Starr International and Maurice “Hank” Greenberg, its controlling shareholder, have “no more than a 20 percent” chance of winning damages from the government in its lawsuit claiming that that the government acted punitively against its shareholders when it acted to bail out American International Group starting in September 2008, AIG’s lawyers have told its board.
The opinion on the viability of the Starr lawsuit against the government was made by Paul C. Curnin, AIG’s lawyer at Simpson Thacher & Bartlett LLP, in New York, during the Jan. 9 meeting where AIG’s board considered Starr/Greenberg’s request that AIG join the lawsuit.
It was at that meeting that the AIG board decided not to join the lawsuit, and doing so in such a way that even in the event Starr/Greenberg won the lawsuit, AIG would not benefit.
The disclosure of Curnin’s advice to the board was made in a letter sent to David Boies, Starr/Greenberg’s lawyers at Boies, Schiller & Flexner in Armonk, N.Y., Wednesday night and obtained by the National Underwriter.
The letter was also sent to the U.S. Federal Claims Court in Washington, D.C., which is hearing the suit. In the suit, Starr/Greenberg are seeking $25 billion from the government.
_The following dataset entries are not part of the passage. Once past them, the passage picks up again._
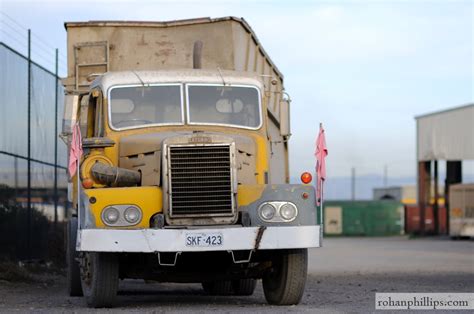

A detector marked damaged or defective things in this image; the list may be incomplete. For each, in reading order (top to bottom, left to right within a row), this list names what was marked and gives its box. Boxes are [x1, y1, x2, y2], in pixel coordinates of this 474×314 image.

rusty front grille [168, 145, 233, 216]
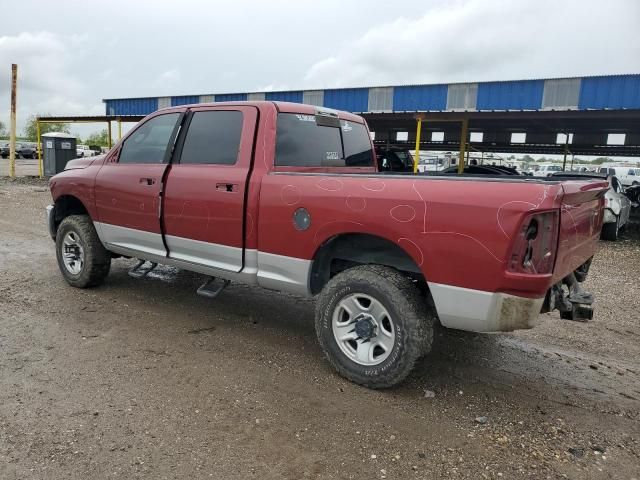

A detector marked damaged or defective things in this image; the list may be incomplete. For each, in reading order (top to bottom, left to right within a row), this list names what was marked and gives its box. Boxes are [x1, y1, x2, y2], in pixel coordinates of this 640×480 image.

broken taillight [508, 210, 556, 274]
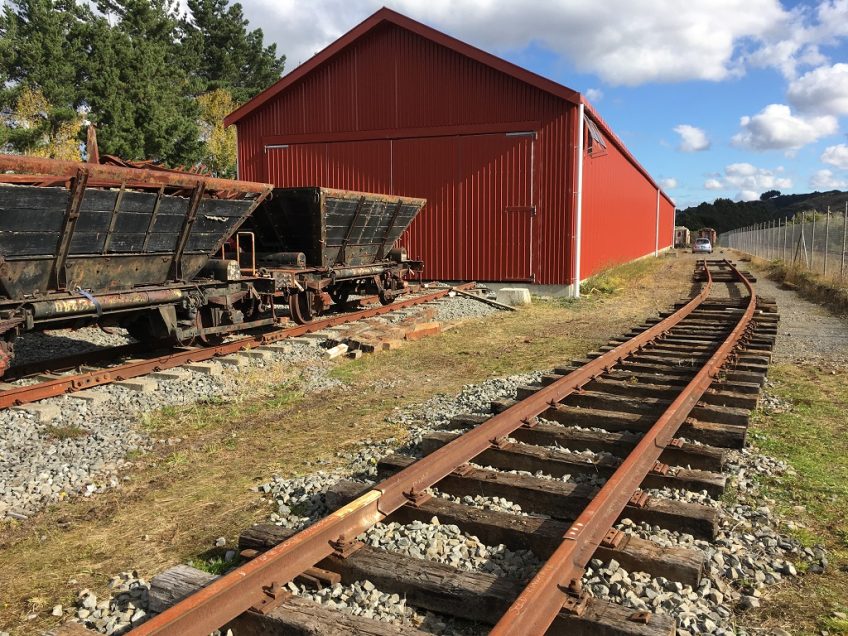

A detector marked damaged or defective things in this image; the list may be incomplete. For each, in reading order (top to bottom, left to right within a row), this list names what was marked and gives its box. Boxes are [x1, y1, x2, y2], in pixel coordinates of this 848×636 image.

rusty railroad track [0, 284, 470, 412]
rusty railroad track [116, 258, 780, 636]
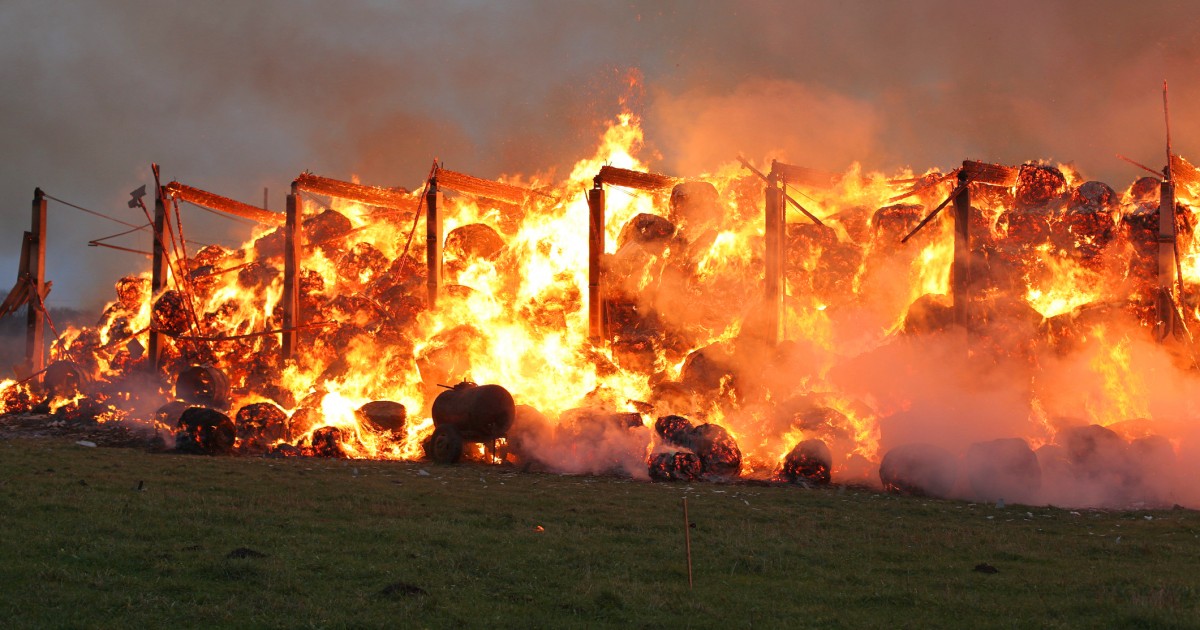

“Curnin reported that, in the view of all counsel advising AIG and the board, Starr’s claims had a low likelihood of success on the merits,” the letter says.
The letter said that Curnin specifically told the board that, “if it was helpful to the board’s consideration of the demand, he would quantify Starr’s likelihood of success at no more than 20 percent, and that given the difficulties of predicting litigation outcomes, he would add or subtract 5 percent on either side of his estimate.”